Ea, quæ a doctissimis hominibus comprobata sunt, non omittam. Omnes nationes, quæ vicinæ sunt soli, etc. Voy. Vitruve (VI, 1), Pline (H. N., III, 14), Diodore de Sicile (III, 12).

Verum ordo deposcit. Plusieurs éditions portent rerum au lieu de verum, que maintiennent les meilleures.

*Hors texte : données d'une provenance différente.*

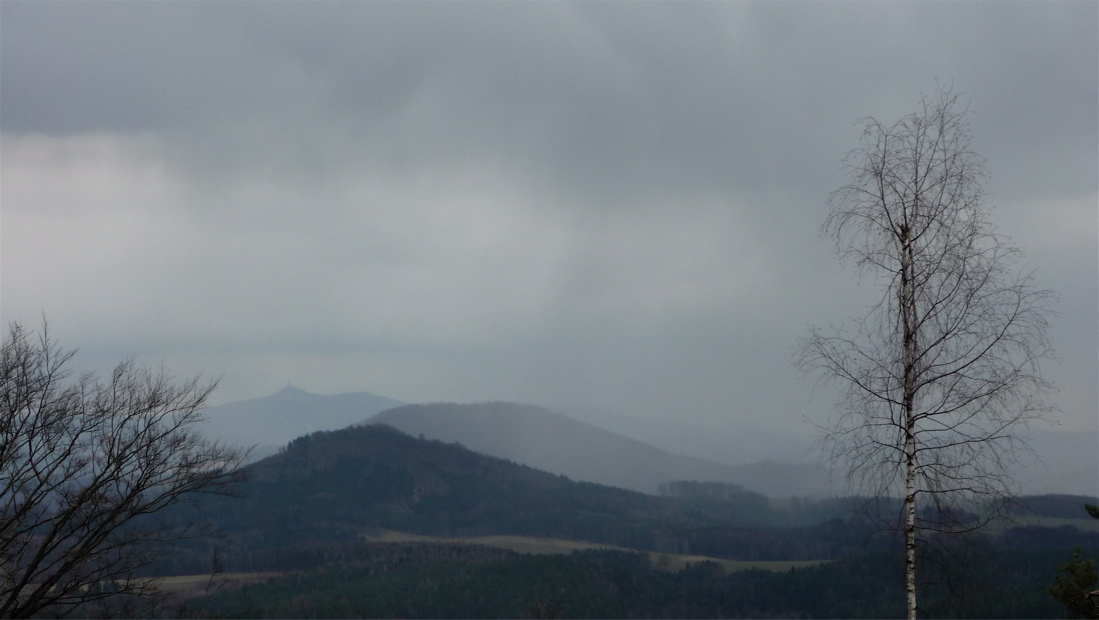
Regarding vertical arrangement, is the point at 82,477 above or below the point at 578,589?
above

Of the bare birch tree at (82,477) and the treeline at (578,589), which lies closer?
the bare birch tree at (82,477)

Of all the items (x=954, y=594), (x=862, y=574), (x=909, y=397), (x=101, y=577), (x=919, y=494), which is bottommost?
(x=862, y=574)

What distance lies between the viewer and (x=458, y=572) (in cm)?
12719

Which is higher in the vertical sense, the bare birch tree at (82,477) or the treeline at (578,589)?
the bare birch tree at (82,477)

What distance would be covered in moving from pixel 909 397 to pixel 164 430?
59.4ft

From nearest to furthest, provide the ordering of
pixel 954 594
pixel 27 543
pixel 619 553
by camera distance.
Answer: pixel 954 594 → pixel 27 543 → pixel 619 553

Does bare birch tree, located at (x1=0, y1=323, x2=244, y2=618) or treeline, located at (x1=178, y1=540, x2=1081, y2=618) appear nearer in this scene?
bare birch tree, located at (x1=0, y1=323, x2=244, y2=618)

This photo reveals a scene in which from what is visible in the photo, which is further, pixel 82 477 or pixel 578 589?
pixel 578 589

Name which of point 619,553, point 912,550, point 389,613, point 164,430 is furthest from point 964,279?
point 619,553

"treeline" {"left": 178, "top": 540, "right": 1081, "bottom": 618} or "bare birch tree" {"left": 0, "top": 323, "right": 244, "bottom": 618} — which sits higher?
"bare birch tree" {"left": 0, "top": 323, "right": 244, "bottom": 618}

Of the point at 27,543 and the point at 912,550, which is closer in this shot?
the point at 912,550

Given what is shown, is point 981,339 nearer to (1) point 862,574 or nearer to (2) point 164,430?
(2) point 164,430

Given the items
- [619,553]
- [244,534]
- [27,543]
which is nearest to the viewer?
[27,543]

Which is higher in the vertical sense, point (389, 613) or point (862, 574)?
point (862, 574)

Modestiam servat in castris. « Les généraux romains, et particulièrement César, exigeaient de leurs soldats autant de docilité et de modération que de valeur et de courage. Suivant Salluste, ils punissaient plus ceux qui avaient combattu contre les ordres du général, ou qui s’étaient retirés trop tard du combat, que ceux qui s’en étaient retirés trop tôt. C’étaient proprement les mouvements des enseignes qui devaient régler ceux des soldats. »

CHAPITRE III.

Sons Valentinien II (à qui Végèce dédia ses Institutions militaires), Rome, quoique très-puissante, et n’ayant rien perdu de ses conquêtes, dégénérait cependant depuis longtemps de sa splendeur. Ce n’étaient déjà plus ces anciens Romains qui ne connaissaient que les camps et les combats, qui n’avaient d’autres bains que ceux qu’ils prenaient dans le Tibre après l’exercice du champ de Mars, et qui ignoraient jusqu’au nom de luxe. Mais, après Jules César, ces mêmes Romains oublièrent les vertus de leurs ancêtres ; leurs richesses leur firent connaître des besoins qu’ils avaient ignorés jusqu’alors ; et, du temps de Végèce, ils étaient absolument déchus de ces mœurs austères, guerrières et patriotiques qui avaient tant illustré leurs aïeux. Cependant, comme ils n’avaient encore rien perdu de leurs possessions, ils pouvaient choisir leurs soldats ou dans les villes ou dans la campagne ; mais ceux tirés des villes n’étaient plus ce qu’avaient été leurs pères du temps des consuls. C’est sans doute ce qui fait conseiller à Végèce de choisir de préférence les soldats dans la campagne, comme moins adonnés aux vices qui infectaient les habitants des villes, et comme plus habitués au travail, aux fatigues et aux injures du temps. — Le conseil de Végèce est juste, et absolument à l’avantage du militaire ; mais, dans cette circonstance, il a plus envisagé l’intérêt propre du militaire que celui de l’État en général ; et il est dangereux de sacrifier les autres états d’un royaume à un seul, quelque nécessaire et indispensable qu’il soit. Toutes les professions sont utiles ; il y en a dans le nombre qui le sont plus les unes que les autres. L’agriculture doit être une des plus protégées, parce que c’est celle qui donne la vie aux citoyens. Or, les soldats uniquement choisis dans la campagne seraient en grande partie tirés de la classe des cultivateurs ; et, pour mieux composer l’état militaire, il pourrait arriver qu’on mettrait la disette dans le royaume, faute de bras pour labourer et ensemencer les terres.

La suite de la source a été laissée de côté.